# Geometric neighborhood for Bayesian network structures over three and four variables

##### The method
As it is described in a draft paper

M. Studený, J. Vomlel (2008). Geometric View on Learning Bayesian Network Structures.

the first step was to use the computer package

M. Franz (2006). Convex – a Maple package for convex geometry, version 1.1,
available at http://www.math.uwo.ca/~mfranz/convex/

to compute the facets of the standard imset polytope P. They are characterized by facet-defining inequalities. The result is summarized in the first table, which depicts whether a vertex (= standard imset) belongs to a facet (characterized by a facet-defining inequality), named shortly
vertex-facet table.

The method for obtaining the geometric neighborhood is based on the following two observations:

• First, every face F of P is uniquely determined by the list of vertices of P contained in F. This follows from Proposition 2.3(i) in
G.M. Ziegler (1995). Lectures on Polytopes New York:Springer-Verlag.
• Second, every proper face can be obtained as the intersection of all facets containing it. See the observation (14) on page 102 in
A. Schrijver (1986). Theory of Linear and Integer Programming/ Chichester:John Wiley.

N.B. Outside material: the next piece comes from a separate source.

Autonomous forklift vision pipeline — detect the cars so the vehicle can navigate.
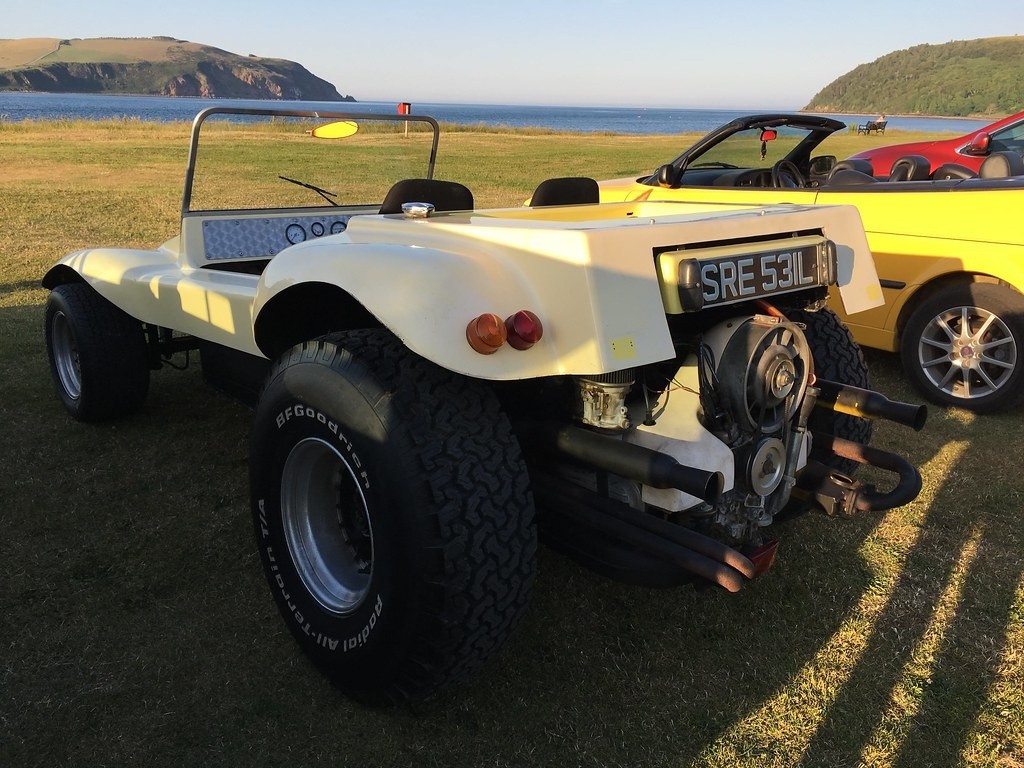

We got the geometric neighborhood on the basis of the vertex-facet table. The procedure was as follows (the code written in R is available here).

• For every pair of distinct vertices u and v of P, we found the least face F(u,v) of P containing {u,v} as the intersection of all facets containing them. Of course, if there is no facet containing {u,v} then F(u,v)=P
• We characterized F(u,v) by the list R of vertices contained in F(u,v). Thus, we „obtained“ it as the „intersection“ of all columns of the vertex-facet table containing both u and v
• Finally, we recognized the geometric neighbors as those pairs \$[u ,v]\$ for which the face F(u,v) is en edge, that is, for which R={u,v}.
• The result is summarized in the other table, which depicts whether a vertex (= standard imset) is a geometric neighbor of another vertex, named shortly the vertex-vertex table.
• The table also indicates inclusion neighbors (the R code of this procedure is available here). They were determined as those pairs of standard imsets u, v for which the differential imset u-v is an elementary imset or its multiple by (-1). We confirmed for N={1,2,3,4} the conjecture that the inclusion neighborhood is contained in the geometric neighborhood (the code used to confirm the hypothesis was written in R and is available here).
##### Convention
In the vertex-facet tables we describe facet-defining inequalities in the form <m,u> +c >=  0,
where <.,.> denotes the scalar product, m is the vector of coefficients, u is the
standard imset, and c a constant (scalar).

In the vertex-facet tables the left margin defines the standard imset values for subsets A, |A| > 1 of N={1,2,3} and N={1,2,3,4}, respectively. The top margin defines the coefficients in m of the inequalities that define facets.

In the vertex-vertex table the left and top margins define the standard imset values for subsets A, |A| > 1 of N={1,2,3} and N={1,2,3,4}, respectively.
##### R code and the input files
For the computations we have used the following code written in the R language and the following two input files:

# Geometric neighborhood for Bayesian network structures over five variables

As concerns the case of 5 variables the geometric neighborhood has been computed by another method. More specifically, if V denotes vertices of a polytope P and if u,v are vertices then the line segment [u,v] is an edge of P iff v-u is not a non-negative linear combination  of the vectors w-u, where w belongs to V but differs from u and v. This was tested for every pair u,v of standard imsets by the linear program software Cplex.

Because of the size of the resulting matrix it has no sense to put on the web the whole vertex-vertex table. Instead, we provide the text files containing the relevant information that can be processed by a computer program. The geometric neighborhood for five variables is described in the text file S5.edges, which has 142 lines each having 8782 zero-one entries. Each line corresponds to a representative u of permutation equivalence of standard imsets, each entry to standard imset v. Value 1 of the entry means that u and v are geometric neighbors, value 0 means they are not. The list of permutation equivalence representatives u is the file S5.rep, while the list of all standard imsets is in the S5.ver.